The word parable communicates the idea of placing one thing by the side of another, and from this meaning you can easily figure out how they work: simple terms are used to convey a profound truth. In the ministry of Christ, parables are simple stories taken from the familiar world in which Jesus lived, and they are told to relate an unfamiliar spiritual truth. The common, mundane, and everyday are used to elucidate the uncommon, profound, and otherworldly. One person has said that a parable is “an earthly story with a heavenly message.” And while the parables of Christ are not strict allegories (in which every minor detail is symbolic of something else), they are brief, simple illustrations that usually address one problem or question with which our Lord was dealing. In other words, parables usually drive home one main truth.
But you might be wondering, why parables? Well, you would not be the only one to have asked that question.After hearing Jesus tell the parable of the soils, “the disciples came and said to him, ‘Why do you speak to them in parables?’” (Matt. 13:10). The reply of our Lord is very interesting:
“And he answered them, ‘To you it has been given to know the secrets of the kingdom of heaven, but to them it has not been given. For to the one who has, more will be given, and he will have an abundance, but from the one who has not, even what he has will be taken away. This is why I speak to them in parables, because seeing they do not see, and hearing they do not hear, nor do they understand.

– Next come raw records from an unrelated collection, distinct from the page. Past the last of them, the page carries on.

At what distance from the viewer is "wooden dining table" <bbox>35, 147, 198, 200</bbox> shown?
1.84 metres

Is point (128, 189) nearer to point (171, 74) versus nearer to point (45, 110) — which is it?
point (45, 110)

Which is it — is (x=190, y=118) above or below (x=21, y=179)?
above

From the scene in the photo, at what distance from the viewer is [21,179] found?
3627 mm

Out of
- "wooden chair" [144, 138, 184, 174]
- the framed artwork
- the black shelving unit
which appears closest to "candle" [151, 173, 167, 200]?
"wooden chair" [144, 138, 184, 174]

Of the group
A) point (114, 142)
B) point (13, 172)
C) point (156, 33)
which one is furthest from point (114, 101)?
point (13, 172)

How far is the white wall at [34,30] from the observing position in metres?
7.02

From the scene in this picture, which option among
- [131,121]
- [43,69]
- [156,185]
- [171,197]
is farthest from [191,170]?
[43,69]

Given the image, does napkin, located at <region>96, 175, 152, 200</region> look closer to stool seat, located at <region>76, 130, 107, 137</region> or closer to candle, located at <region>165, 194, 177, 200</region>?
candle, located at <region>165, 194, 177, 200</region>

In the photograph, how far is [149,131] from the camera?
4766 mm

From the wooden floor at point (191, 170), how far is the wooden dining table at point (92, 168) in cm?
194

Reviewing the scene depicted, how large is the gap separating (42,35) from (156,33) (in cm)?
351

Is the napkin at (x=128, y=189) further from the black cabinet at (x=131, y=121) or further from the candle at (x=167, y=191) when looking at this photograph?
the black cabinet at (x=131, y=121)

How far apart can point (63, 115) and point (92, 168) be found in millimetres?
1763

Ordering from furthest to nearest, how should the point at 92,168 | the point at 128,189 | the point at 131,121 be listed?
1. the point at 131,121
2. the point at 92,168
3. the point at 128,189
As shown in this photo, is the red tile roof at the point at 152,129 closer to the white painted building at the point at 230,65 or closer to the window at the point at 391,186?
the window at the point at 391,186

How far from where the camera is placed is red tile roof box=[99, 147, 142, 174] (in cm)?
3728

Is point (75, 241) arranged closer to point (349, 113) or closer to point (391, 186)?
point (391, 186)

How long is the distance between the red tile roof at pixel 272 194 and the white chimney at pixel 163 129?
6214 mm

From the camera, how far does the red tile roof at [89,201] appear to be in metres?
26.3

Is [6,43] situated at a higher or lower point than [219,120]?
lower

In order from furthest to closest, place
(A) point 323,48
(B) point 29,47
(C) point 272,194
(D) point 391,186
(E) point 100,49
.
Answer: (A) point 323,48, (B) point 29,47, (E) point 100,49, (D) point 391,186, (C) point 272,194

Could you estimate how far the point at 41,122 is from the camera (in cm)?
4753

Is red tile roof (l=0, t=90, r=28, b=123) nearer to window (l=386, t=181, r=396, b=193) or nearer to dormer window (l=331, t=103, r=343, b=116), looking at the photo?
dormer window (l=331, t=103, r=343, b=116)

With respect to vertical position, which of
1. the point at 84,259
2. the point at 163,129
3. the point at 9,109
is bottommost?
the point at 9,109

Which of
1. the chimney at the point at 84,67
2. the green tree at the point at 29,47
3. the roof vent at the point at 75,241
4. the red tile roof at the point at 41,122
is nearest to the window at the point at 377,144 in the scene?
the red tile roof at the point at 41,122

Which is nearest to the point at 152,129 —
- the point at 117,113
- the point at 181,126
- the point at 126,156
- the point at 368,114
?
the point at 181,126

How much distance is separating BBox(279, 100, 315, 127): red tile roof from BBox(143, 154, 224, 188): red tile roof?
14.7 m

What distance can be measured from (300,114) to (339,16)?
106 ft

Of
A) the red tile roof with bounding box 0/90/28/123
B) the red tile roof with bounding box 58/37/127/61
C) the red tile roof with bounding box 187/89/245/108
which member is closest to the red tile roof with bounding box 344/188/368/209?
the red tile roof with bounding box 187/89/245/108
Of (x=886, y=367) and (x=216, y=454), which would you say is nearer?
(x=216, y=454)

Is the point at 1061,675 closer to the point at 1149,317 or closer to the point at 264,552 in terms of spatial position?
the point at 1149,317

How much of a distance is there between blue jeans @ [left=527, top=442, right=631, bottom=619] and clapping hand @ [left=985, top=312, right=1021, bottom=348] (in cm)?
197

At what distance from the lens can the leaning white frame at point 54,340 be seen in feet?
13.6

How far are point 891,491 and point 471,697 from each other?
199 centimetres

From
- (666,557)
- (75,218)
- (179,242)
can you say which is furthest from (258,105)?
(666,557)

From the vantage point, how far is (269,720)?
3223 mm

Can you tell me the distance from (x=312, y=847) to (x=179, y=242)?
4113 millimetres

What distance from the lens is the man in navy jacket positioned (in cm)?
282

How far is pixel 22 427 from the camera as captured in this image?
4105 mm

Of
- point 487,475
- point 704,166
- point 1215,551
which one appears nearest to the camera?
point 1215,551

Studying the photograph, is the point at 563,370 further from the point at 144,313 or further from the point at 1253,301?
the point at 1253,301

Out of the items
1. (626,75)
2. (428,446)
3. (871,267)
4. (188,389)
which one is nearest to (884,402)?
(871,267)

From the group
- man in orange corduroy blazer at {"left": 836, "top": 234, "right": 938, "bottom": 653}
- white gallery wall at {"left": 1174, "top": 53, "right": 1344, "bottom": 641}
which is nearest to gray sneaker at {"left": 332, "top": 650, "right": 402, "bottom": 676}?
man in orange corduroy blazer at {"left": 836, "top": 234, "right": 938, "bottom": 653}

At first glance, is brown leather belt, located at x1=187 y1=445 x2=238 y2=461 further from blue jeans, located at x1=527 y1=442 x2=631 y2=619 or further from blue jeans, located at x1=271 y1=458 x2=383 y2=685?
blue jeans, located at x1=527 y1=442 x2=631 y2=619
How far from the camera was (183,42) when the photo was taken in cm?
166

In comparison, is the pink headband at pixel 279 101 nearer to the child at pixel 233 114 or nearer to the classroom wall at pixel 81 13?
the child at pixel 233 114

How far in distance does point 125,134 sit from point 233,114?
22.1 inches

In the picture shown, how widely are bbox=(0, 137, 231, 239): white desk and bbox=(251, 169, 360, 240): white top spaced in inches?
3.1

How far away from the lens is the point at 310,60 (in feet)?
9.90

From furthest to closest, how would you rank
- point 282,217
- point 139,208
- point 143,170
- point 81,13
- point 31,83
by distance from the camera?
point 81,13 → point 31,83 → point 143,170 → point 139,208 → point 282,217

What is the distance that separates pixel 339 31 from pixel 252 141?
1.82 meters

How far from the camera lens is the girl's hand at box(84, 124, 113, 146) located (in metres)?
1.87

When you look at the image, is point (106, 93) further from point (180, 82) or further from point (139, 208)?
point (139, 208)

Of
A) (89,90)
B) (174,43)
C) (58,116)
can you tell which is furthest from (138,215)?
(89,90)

‘But blessed are your eyes, for they see, and your ears, for they hear’” (vv. 11–13, 16).
You see, Christ was speaking to a mixed-multitude. There were those who received His teaching with open hearts, and those who spurned His truth and persisted in unbelief. Rather than try to weed-out the believers in order to instruct only them, Christ set His teaching before the crowds in the form of parables. Those who had hearts to believe would embrace the teaching and seek to understand further, and those who rejected it, even though they had heard, would not understand at all. In this way, parables withdraw the light from the rebellious at heart who hate the truth, and give light to those who believe and love the truth.
The implication of this is profound: more than a mere homiletical device or a powerful didactic tool, the parables of Jesus are actually designed to help us see whether illuminating grace is on the move in our lives. (Whether we fully understand every nuance of a given parable is not the main concern — even the disciples had to have some interpreted for them.) Parables function as little tests of faith, beckoning us to see and believe and obey the truth of the Storyteller.
So as we seek to be the church in this world, let us eagerly read the parables of Jesus — and all of God’s Word — with a humble dependence on the gracious, illuminating work of the Holy Spirit. Let us ask these kinds of questions: Am I embracing Christ as the ultimate good of the gospel today? Am I open to His teaching? Am I joyfully abiding in His instruction? Am I really interested in His truth? Do I have eyes that want to see and ears that want to hear the words of life?
In reading this way, we will become joy-filled partakers of the great story to which the gospel has so graciously called us, and the Word of God will become a deep well of life-giving truth that provides rich, spiritual satisfaction for our souls.